Relying on promises to deter bad actors opens the door to tail risks that are arguably as serious, if not more serious, than those highlighted by Danny.

Self Limitation

Danny believes:

“The Ethereum protocol and users can recover from LSD’s centralization and governance attacks, but it’s not rosy. I recommend that Lido and similar LSD products self-limit for their own benefit, and that allocators of capital acknowledge the inherent Due to the inherent extreme risk, capital allocators should not allocate more than 25% of the total Ether staked to the LSD protocol. Artificially imposing limits does not guarantee good outcomes.”

In fact, artificially restricting the liquidity of staking products will probably not lead to good results.

Because the commitment can be maintained for a limited period of time.

The end result is likely to be one that the community can't influence wins: liquid staking on exchanges, institutional (and permissioned) staking products, or more immutable (and less resilient) protocols.

These idealistic ideas have a good starting point, but they are divorced from the actual situation, which is like the blind spot that EF often appears. It was this type of mistake that led to the exchange's dominance long before Lido's planned launch.

Supplement: Public goods are very beneficial

So what does a world where Lido wins mean for the future of public goods on Ethereum (especially the role of the Lido DAO in facilitating that future)?

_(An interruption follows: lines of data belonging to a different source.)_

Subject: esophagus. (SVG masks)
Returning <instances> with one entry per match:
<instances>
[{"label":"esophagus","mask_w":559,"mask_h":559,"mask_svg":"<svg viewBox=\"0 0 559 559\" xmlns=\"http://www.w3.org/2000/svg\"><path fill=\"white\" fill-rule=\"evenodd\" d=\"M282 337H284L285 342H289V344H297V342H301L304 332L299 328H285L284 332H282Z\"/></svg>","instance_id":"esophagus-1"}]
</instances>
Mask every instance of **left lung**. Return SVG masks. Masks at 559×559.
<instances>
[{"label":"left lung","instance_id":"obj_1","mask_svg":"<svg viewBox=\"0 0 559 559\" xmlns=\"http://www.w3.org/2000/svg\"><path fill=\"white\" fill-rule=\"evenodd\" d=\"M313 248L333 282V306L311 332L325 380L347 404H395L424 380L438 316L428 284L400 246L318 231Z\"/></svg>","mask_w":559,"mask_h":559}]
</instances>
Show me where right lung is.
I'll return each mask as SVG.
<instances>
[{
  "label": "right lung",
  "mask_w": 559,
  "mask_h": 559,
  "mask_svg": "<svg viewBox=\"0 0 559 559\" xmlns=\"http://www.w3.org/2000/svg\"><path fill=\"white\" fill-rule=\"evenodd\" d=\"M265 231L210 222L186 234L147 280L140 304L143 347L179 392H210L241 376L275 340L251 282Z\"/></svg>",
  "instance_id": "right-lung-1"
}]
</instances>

In the words of Kelvin Fichter, EF is an independent non-profit organization with a closed governance structure and cannot (and should not) be the main coordinator of public goods in the Ethereum community.

Therefore, I think good validators are a public good that needs to be funded, and EF should not rely on them to provide funding (partly because its closed governance structure and super soft power are not very good at enacting credible neutrality. rules), only a successful liquid staking protocol (>50% market share) will have enough leeway in fees to afford the financial inefficiencies required to do so: maintaining a good validation market, expensive sponsorship validators, providing ecosystem support, while still being profitable in the long run (next 100 years).